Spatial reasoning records
- - -

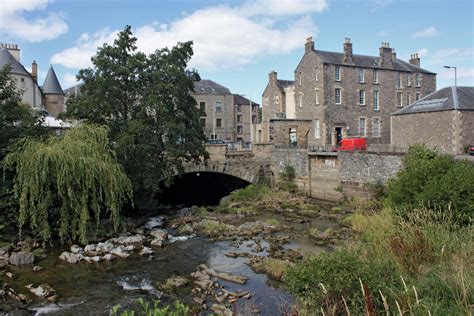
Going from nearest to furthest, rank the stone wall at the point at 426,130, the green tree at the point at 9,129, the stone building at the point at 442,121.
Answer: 1. the green tree at the point at 9,129
2. the stone building at the point at 442,121
3. the stone wall at the point at 426,130

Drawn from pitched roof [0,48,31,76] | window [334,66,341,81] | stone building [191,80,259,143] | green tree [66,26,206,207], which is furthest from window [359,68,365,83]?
pitched roof [0,48,31,76]

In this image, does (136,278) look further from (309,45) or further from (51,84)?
(51,84)

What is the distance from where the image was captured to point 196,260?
526 inches

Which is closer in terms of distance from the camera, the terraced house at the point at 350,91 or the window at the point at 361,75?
the terraced house at the point at 350,91

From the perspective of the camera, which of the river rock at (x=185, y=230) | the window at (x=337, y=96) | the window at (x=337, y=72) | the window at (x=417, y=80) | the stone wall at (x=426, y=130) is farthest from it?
the window at (x=417, y=80)

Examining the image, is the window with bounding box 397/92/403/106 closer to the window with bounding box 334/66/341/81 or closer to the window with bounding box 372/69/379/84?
the window with bounding box 372/69/379/84

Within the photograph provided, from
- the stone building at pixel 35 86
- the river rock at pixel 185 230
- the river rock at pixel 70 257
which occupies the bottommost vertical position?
the river rock at pixel 185 230

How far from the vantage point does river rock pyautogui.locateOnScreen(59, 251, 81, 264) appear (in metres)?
12.9

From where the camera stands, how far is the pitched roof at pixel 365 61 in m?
34.8

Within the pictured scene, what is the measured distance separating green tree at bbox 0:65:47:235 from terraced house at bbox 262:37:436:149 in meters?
19.9

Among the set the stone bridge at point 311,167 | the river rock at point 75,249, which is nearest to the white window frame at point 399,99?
the stone bridge at point 311,167

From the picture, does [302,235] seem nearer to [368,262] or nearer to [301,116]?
[368,262]

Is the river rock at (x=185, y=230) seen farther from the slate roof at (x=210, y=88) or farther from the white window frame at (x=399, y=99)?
the slate roof at (x=210, y=88)

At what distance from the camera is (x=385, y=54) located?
37.6 m
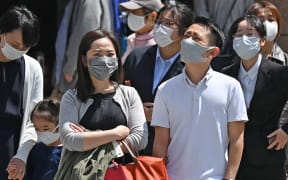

- - -

- _Short task_: Please rename "white window frame" to "white sash frame" throughout the listing above, reproducing every other line unchanged and leaving out the pictures.

- _The solution_:
Going from nearest to furthest, rank the stone wall at the point at 426,130, the green tree at the point at 9,129, the stone building at the point at 442,121.
Answer: 1. the green tree at the point at 9,129
2. the stone building at the point at 442,121
3. the stone wall at the point at 426,130

Drawn from pitched roof [0,48,31,76] | window [334,66,341,81] | stone building [191,80,259,143] | green tree [66,26,206,207], which is furthest from window [359,68,365,83]?
pitched roof [0,48,31,76]

In this image, does (136,278) look further from (309,45) or further from (51,84)?
(51,84)

What is the distance from where the image was captured to point 196,260?
526 inches

Which is closer in terms of distance from the camera, the terraced house at the point at 350,91 or the window at the point at 361,75?
the terraced house at the point at 350,91

From the perspective of the camera, which of the river rock at (x=185, y=230) | the window at (x=337, y=96) | the window at (x=337, y=72) | the window at (x=417, y=80) | the stone wall at (x=426, y=130) is farthest from it?
the window at (x=417, y=80)

Examining the image, is the window with bounding box 397/92/403/106 closer to the window with bounding box 334/66/341/81 or closer to the window with bounding box 372/69/379/84?
the window with bounding box 372/69/379/84

Within the photograph provided, from
- the stone building at pixel 35 86
- the river rock at pixel 185 230
- the river rock at pixel 70 257
which occupies the bottommost vertical position?
the river rock at pixel 185 230

How far from the vantage point does river rock pyautogui.locateOnScreen(59, 251, 81, 264) appear (in metres)?
12.9

From where the camera stands, how far is the pitched roof at pixel 365 61 in m?
34.8

Within the pictured scene, what is the measured distance separating green tree at bbox 0:65:47:235 from terraced house at bbox 262:37:436:149 in meters?
19.9

Among the set the stone bridge at point 311,167 | the river rock at point 75,249, which is nearest to the white sash frame at point 399,99?
the stone bridge at point 311,167

From the picture, does [302,235] seem nearer to [368,262] or nearer to [301,116]?
[368,262]

Is the river rock at (x=185, y=230) seen farther from the slate roof at (x=210, y=88) or farther from the white sash frame at (x=399, y=99)?
the slate roof at (x=210, y=88)

At what distance from the camera is (x=385, y=54) located?
37.6 m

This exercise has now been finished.